Michael Lind is the Whitehead Senior Fellow at the New America Foundation. Lind has been Assistant to the Director of the U.S. State Department's Center for the Study of Foreign Affairs and executive editor of The National Interest. He is the author most recently of What Lincoln Believed: The Values and Convictions of America's Greatest President (2005). Lind has written several books of nonfiction, fiction and poetry, including The Radical Center: The Future of American Politics (with Ted Halstead, 2001) and The Next American Nation (1995). He has been an editor or staff writer at The New Yorker, Harper's Magazine and the New Republic, and writes frequently for The New York Times, The Washington Post, and The Financial Times. He lives in Washington, D.C.

From The Washington Post:

Amid the chaos of Iraq, America is entering into a new period of intellectual ferment over its national security strategy. What are our goals and interests overseas? How should we pursue them? What sort of military do we need?

In a sense, we have come full circle: This country had a comparable debate three decades ago, spurred by Vietnam. One response, symbolized by Sen. George McGovern's famous 1972 slogan "Come Home America," was to try to reduce U.S. involvements and troop deployments overseas. An opposite school of thought, embraced by the rising young Ford administration officials Donald Rumsfeld and Dick Cheney, held that the United States should respond to Vietnam by rebuilding its military strength so that it could be used -- even for wars of choice -- to assert American preeminence in the world. Now that we have rediscovered the costs and limits of the use of force, it's again time to reevaluate how we deal with the world.

Michael Lind's The American Way of Strategy represents an early and thoughtful attempt to sketch a post-Iraq foreign policy. The virtue of Lind's book is its sweeping ambition. He writes in evident outrage over the policies of the Bush administration, but his book is not about the debacle in Iraq or how to respond to Islamist terrorism. It is not even about the renewed dispute between the great foreign policy traditions of realism (a la Henry Kissinger) and idealism (a la Woodrow Wilson). Instead, Lind, a fellow at the New America Foundation, scours history for tenets that have guided U.S. foreign policy in the past and that should be applied in the future. The result is uneven; Lind is sometimes brilliant and occasionally silly. But his ideas are insightful, and he provides a fresh perspective on a wide range of issues, from regime change to globalization.

Lind's central thesis is that the United States went astray after the end of the Cold War by seeking to dominate the world in a way that is both overly expensive and unnecessary. Historically, he asserts, the goal of U.S. strategy has been to preserve "the American way of life." This is a vague phrase, reminiscent of Fourth of July speeches; Lind turns out to mean not motherhood and apple pie but civil liberties, separation of powers and, more broadly, a free, educated citizenry and a prosperous middle class. He argues that our greatest security threat is not any particular country or foreign force but the prospect that, in overreacting to dangers such as al-Qaeda, we will destroy our way of life. He sketches several dour possibilities -- for example, a garrison state in which Americans hand over their freedoms in exchange for security, or a "castle society" in which the wealthy give up on government and instead buy private protection.

> THINGS TO DO
1. Judge whether each statement agrees with the passage on Michael Lind, answering yes or no and quoting the exact words of the passage that settle it: (a) Lind's book holds that the greatest security threat is a particular country or foreign force. (b) McGovern's slogan "Come Home America" dates from 1972. (c) Lind wrote The Radical Center together with Ted Halstead.
2. Rewrite the stretch of the passage on Michael Lind from "Amid the chaos" through "do we need?", replacing "chaos" with "turmoil".

> INFORMATION SHOWN
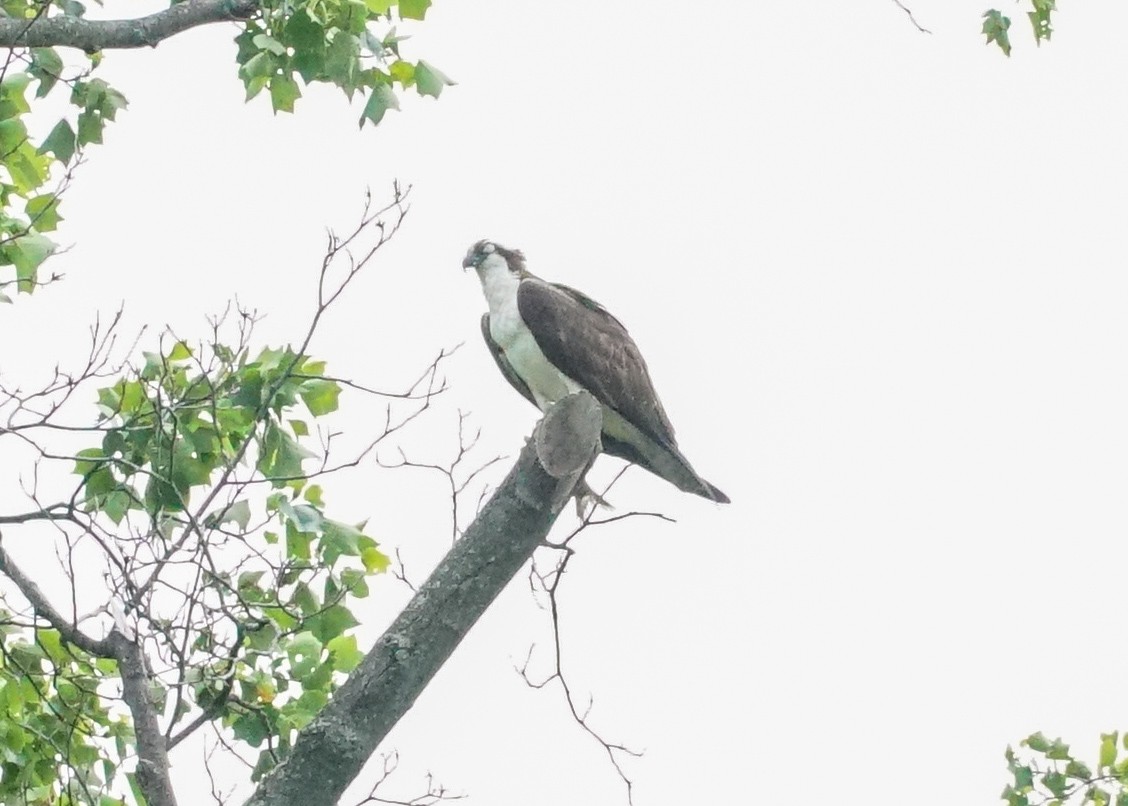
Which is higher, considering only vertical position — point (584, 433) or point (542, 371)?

---

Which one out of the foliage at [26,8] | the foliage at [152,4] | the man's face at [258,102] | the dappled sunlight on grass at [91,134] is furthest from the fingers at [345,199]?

> LIST OF SOLUTIONS
1.
(a) No: "our greatest security threat is not any particular country or foreign force but the prospect that, in overreacting to dangers such as al-Qaeda, we will destroy our way of life"
(b) Yes: "Sen. George McGovern's famous 1972 slogan "Come Home America,""
(c) Yes: "The Radical Center: The Future of American Politics (with Ted Halstead, 2001)"

2.
Amid the turmoil of Iraq, America is entering into a new period of intellectual ferment over its national security strategy. What are our goals and interests overseas? How should we pursue them? What sort of military do we need?